*** Opening Provided text ***

# Federal Bear Claw vs. Remington Scirocco



## kaboovy man (Sep 20, 2004)

Shooting a 300 RUM. Pretty much settled on 180 grain. Hunting both whitetail and elk and want to standardize on load. I group both the Federal TBBC and Remington Scirocco decent at 200 yards. Never killed an animal yet with the 300, looking for feedback with folks who have had experience with bullet performance on both for game.

Hunted for years with Federal for my 30-06 never a problem. The Scirocco is cheaper and has better ballistics, but so what.

Thanks for your feedback


----------



## Niles Short (Mar 18, 2004)

never tried that but have on and off luck with the Barnes X sometimes groupings are good somtimes not depending on cal. and load


----------



## Rick Fode (Sep 26, 2004)

*** Closing Provided text ***

Parts of the exercise »
1 > List the usernames of everyone who posts in the bullet forum thread.
2 > In the bullet forum thread, which bullet weight has kaboovy man settled on for the 300 RUM?
3 > Continue the bullet forum thread from its final line.
The data that follows is unrelated to the bullet forum thread.

*** Opening Supplied information ***

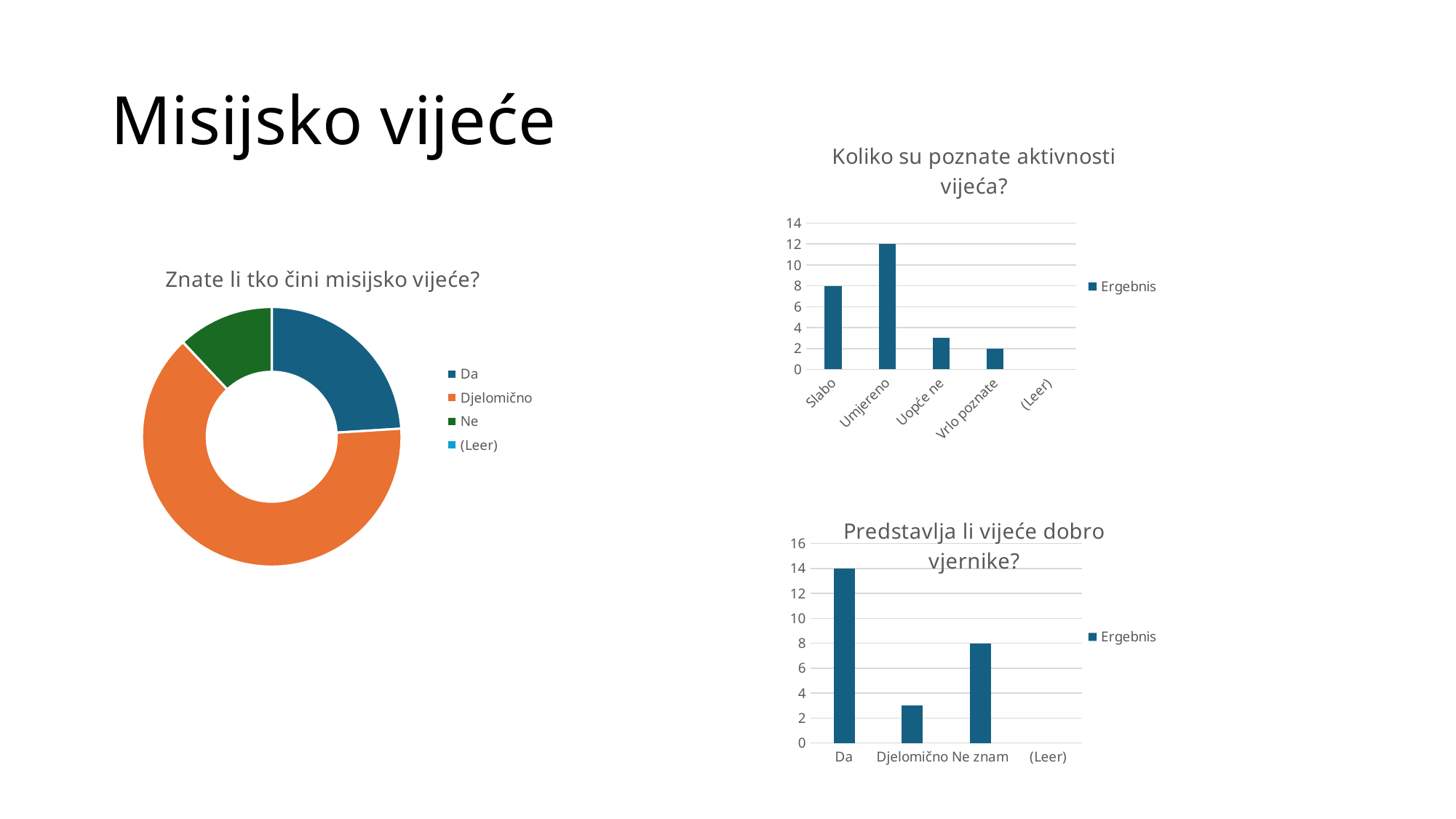
In the chart 'Predstavlja li vijeće dobro vjernike?', how many categories are shown on the x axis? 4 In the chart 'Predstavlja li vijeće dobro vjernike?', is the value for Djelomično greater or less than 2? greater In the chart 'Znate li tko čini misijsko vijeće?', which category has the largest slice? Djelomično In the chart 'Koliko su poznate aktivnosti vijeća?', what is the value for Slabo? 8 In the chart 'Koliko su poznate aktivnosti vijeća?', what is the value for Umjereno? 12 What kind of chart is 'Znate li tko čini misijsko vijeće?'? Doughnut chart In the chart 'Koliko su poznate aktivnosti vijeća?', what is the difference between the values for Umjereno and Slabo? 4 In the chart 'Predstavlja li vijeće dobro vjernike?', what is the value for Ne znam? 8 In the chart 'Koliko su poznate aktivnosti vijeća?', which category has the highest value? Umjereno In the chart 'Predstavlja li vijeće dobro vjernike?', what is the difference between the values for Da and Ne znam? 6 In the chart 'Koliko su poznate aktivnosti vijeća?', is the value for Uopće ne greater or less than 4? less In the chart 'Predstavlja li vijeće dobro vjernike?', what is the value for Da? 14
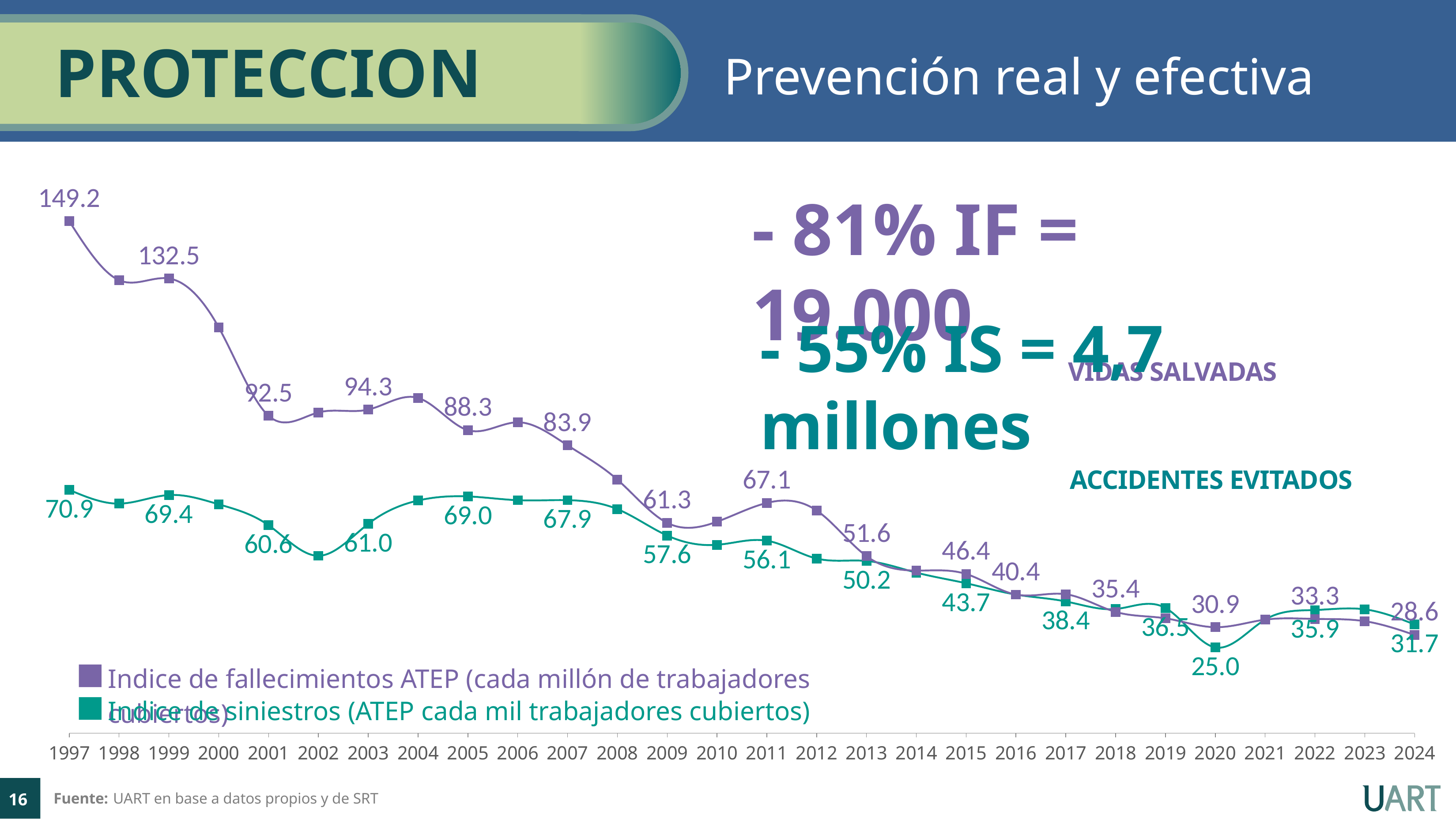
What is the value of the Indice de fallecimientos ATEP series in 2024? 28.6 What is the value of the Indice de siniestros series in 1997? 70.9 How many series does the chart legend list? 2 What kind of chart is shown on the slide? Line chart What is the value of the Indice de fallecimientos ATEP series in 1997? 149.2 What is the difference between the Indice de fallecimientos ATEP values in 1997 and 2024? 120.6 In which year is the Indice de fallecimientos ATEP series highest? 1997 How many years are shown along the x axis of the chart? 28 In which year does the Indice de siniestros series reach its lowest value, and what is that value? 2020, 25.0 Overall, do the values of the Indice de fallecimientos ATEP series rise or fall from 1997 to 2024? Fall What is the value of the Indice de siniestros series in 2024? 31.7 Which series has the larger value in 1997, Indice de fallecimientos ATEP or Indice de siniestros? Indice de fallecimientos ATEP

*** Closing Supplied information ***

Answers to the tasks »
1 > kaboovy man, Niles Short, Rick Fode

2 > 180 grain.

3 >
I also just purchased a 300RUM, but still hanging on to my Model 4 Rem 30-06. Being a U.S. Marine we shoot alot of rounds and am always looking for the ultra flat shooting rifle. Well the 300RUM is the ticket, I bought a case of 150gr. scirocco bonded after testing them out for a few shots. Any bullet that drops only 11 inches at 400 yards is truly amazing and the 150gr does just that. I only hunt whitetails so I have no clue on what a 150gr bullet would do to an elk but I'd guess it would be a little light, you are better off with the 180gr for elk. You sacrifice some acceleration but you gain alot more energy for knockdown power. My uncle shoots the 338RUM for elk with a 250gr bullet and he claims one shot is all she wrote. My 300 with 150gr far outshoots his 338 with 250gr on paper. All I can say is muzzle brake, what a difference. Mine feels like a 270 but twice as loud for the guy standing next to you. Good luck!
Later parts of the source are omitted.